Multiplier Effect yang Tak Main-Main

Apa untungnya bagi korporasi atau pemerintah daerah? Banyak.

Pertama, corporate branding. Alih-alih hanya dikenal sebagai pabrik penghasil gula atau sawit, perusahaan bisa membangun citra sebagai pelopor sains dan pelestarian plasma nutfah. Kedua, profit. Research tourism adalah sumber pendapatan baru dari tiket masuk, penginapan, kuliner, hingga penjualan cinderamata khas plasma nutfah.

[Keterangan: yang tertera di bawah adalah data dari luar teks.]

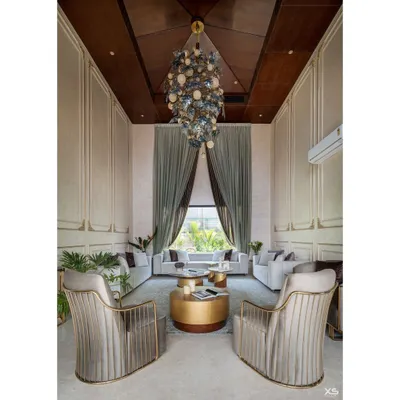 The living room of this luxury villa in Bengaluru features a 22-foot ceiling and a dramatic wooden gable roof. We designed the space with plush, neutral-toned furniture and a massive custom chandelier to create a feeling of royal comfort.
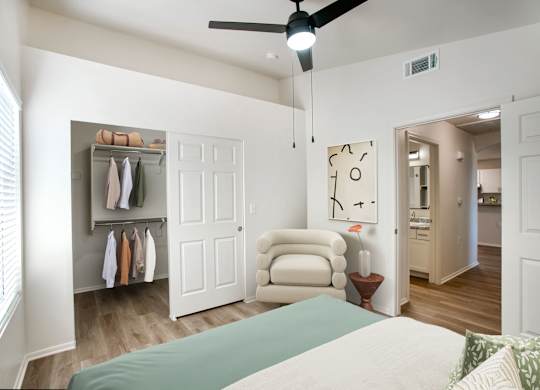 A bedroom with a bed, chair, and closet.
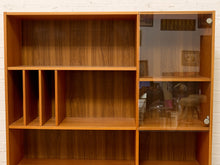Load image into Gallery viewer, A mid-century modern wooden display cabinet with a warm brown wood-grain finish, featuring open shelves on the left and glass-front cabinets on the right with small silver knobs.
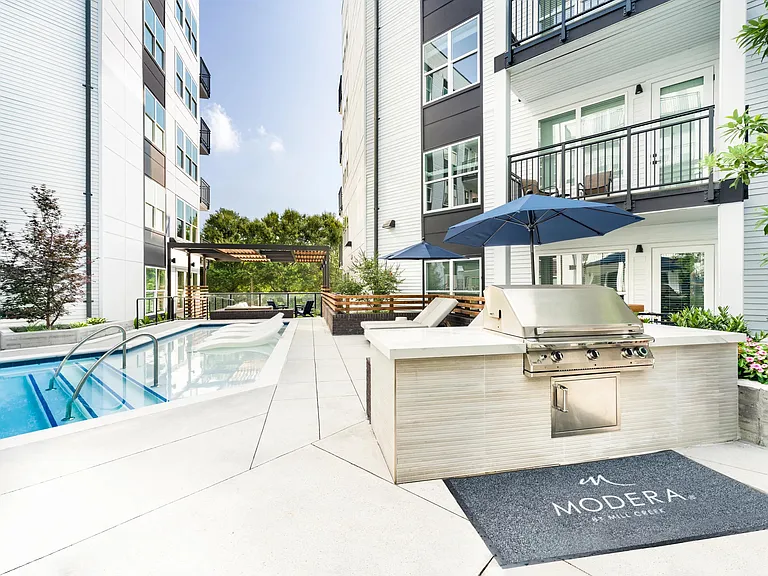 Poolside grilling station with shaded seating, in-water loungers, and gathering areas designed for easy entertaining in Atlanta's Westside neighborhood.
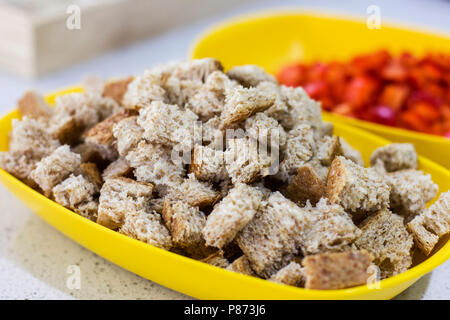 Crackers per insalata Caesar. Pezzi di pane nella ciotola gialla Foto Stock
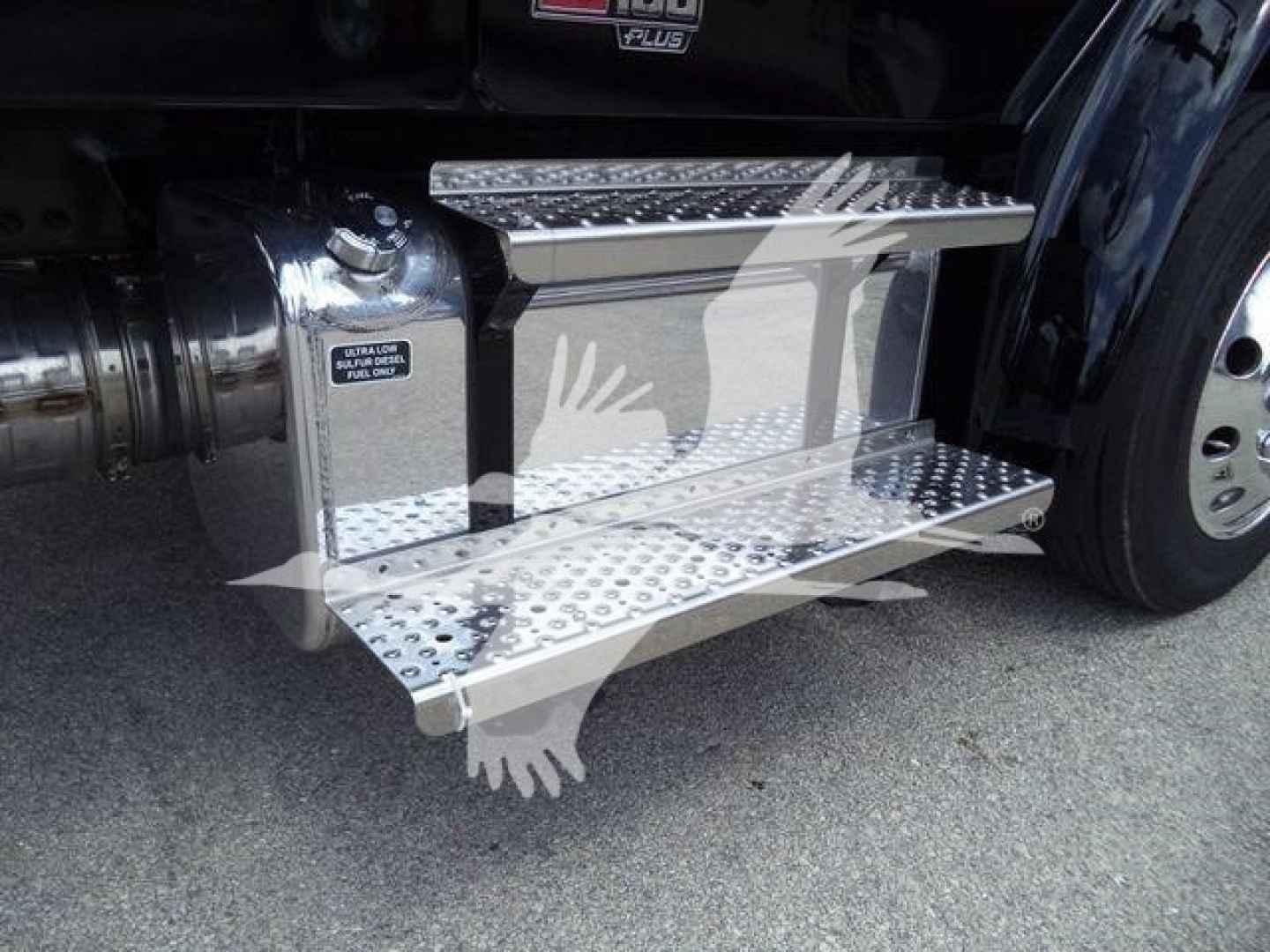 Freightliner M2 106 truck side view showing polished aluminum retractable drop steps with textured treads and a portion of the fuel/air intakes; visible wheel and chrome accents.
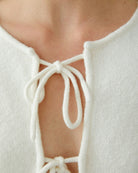 Close-up of tubular hem neckline and fine knitted cuffs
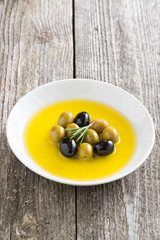 fresh olive oil and olives in a plate, vertical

Ketiga, ekonomi kerakyatan. Warga sekitar bisa dilibatkan sebagai pemandu, penyedia konsumsi, hingga pengelola homestay. Artinya, ada redistribusi ekonomi yang lebih merata. Keempat, publikasi ilmiah. Hasil riset pengunjung bisa menjadi bagian dari jurnal nasional maupun internasional. Nama entitas akan terus tercatat dalam sejarah ilmu pengetahuan.

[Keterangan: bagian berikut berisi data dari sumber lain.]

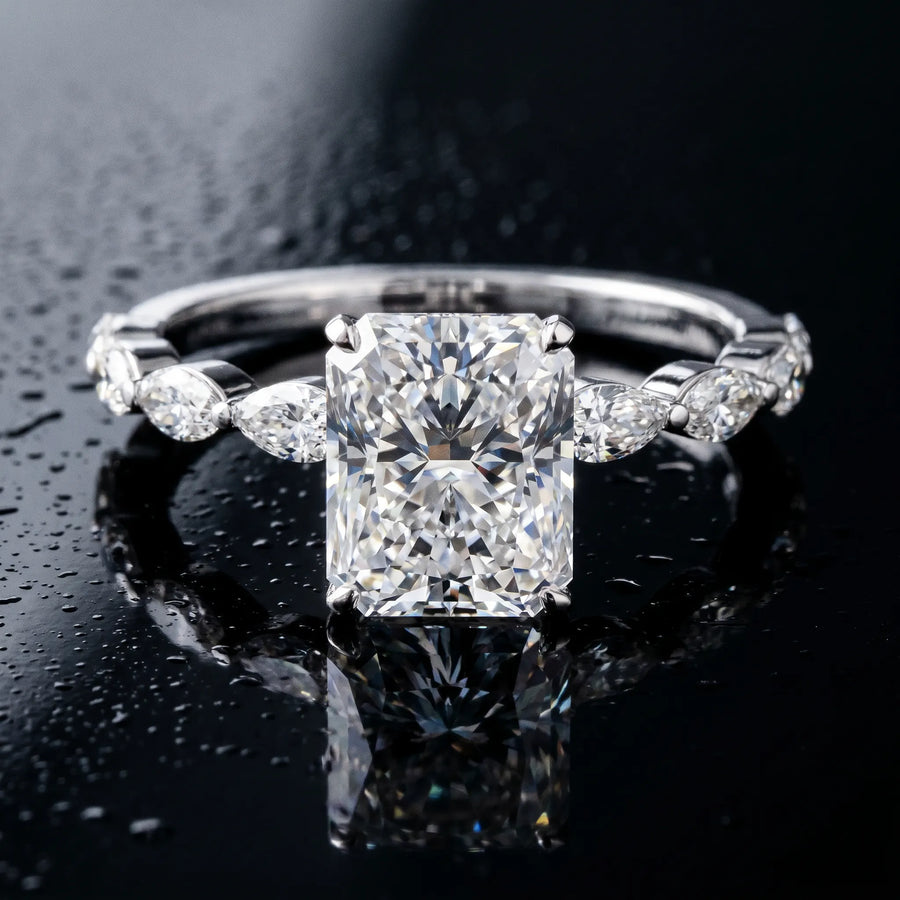 White gold Radiant Cut Diamond Ring with Marquise Side Stones and Prong Setting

Dan yang paling menarik, research tourism bisa menjadikan Indonesia sebagai rujukan ilmuwan dunia. Bayangkan bila kampus-kampus global mengirim mahasiswa S2 dan S3 mereka untuk riset di kebun plasma nutfah Indonesia. Kita bukan hanya objek penelitian, tapi rumah bagi para peneliti global.

Saatnya Berbenah dan Bertindak

Namun untuk menuju ke sana, kita butuh lebih dari sekadar ide cemerlang. Infrastruktur, digitalisasi, hospitality dan kurasi konten menjadi syarat utama. Fasilitas harus nyaman, pelayanan harus profesional, dan narasi yang dibangun harus menginspirasi. Kombinasi antara modernitas dan nuansa alam bisa menjadi daya tarik tersendiri.

Konsep ini tidak perlu menggantikan pariwisata yang sudah ada. Ia bisa diintegrasikan sebagai lapisan baru dari agrowisata, sebagai bagian dari destinasi edukatif, atau bahkan jadi tema khusus dalam rangkaian perjalanan panjang seorang wisatawan ilmiah.

Kita tidak kekurangan lahan, tidak kekurangan objek, tidak kekurangan ide. Yang kita butuhkan adalah keberanian untuk melangkah mengemas ilmu dalam bentuk wisata, menyambut peneliti sebagai tamu, dan menyulap kebun sebagai laboratorium yang hidup.

Research tourism adalah masa depan yang tak boleh terlewatkan. Bila dikelola dengan baik, bukan mustahil Indonesia menjadi lab dunia yang terbuka bagi siapa saja. Dan siapa tahu, dari balik daun kopi atau pohon kina di dataran tinggi Nusantara, lahir temuan yang menyelamatkan dunia.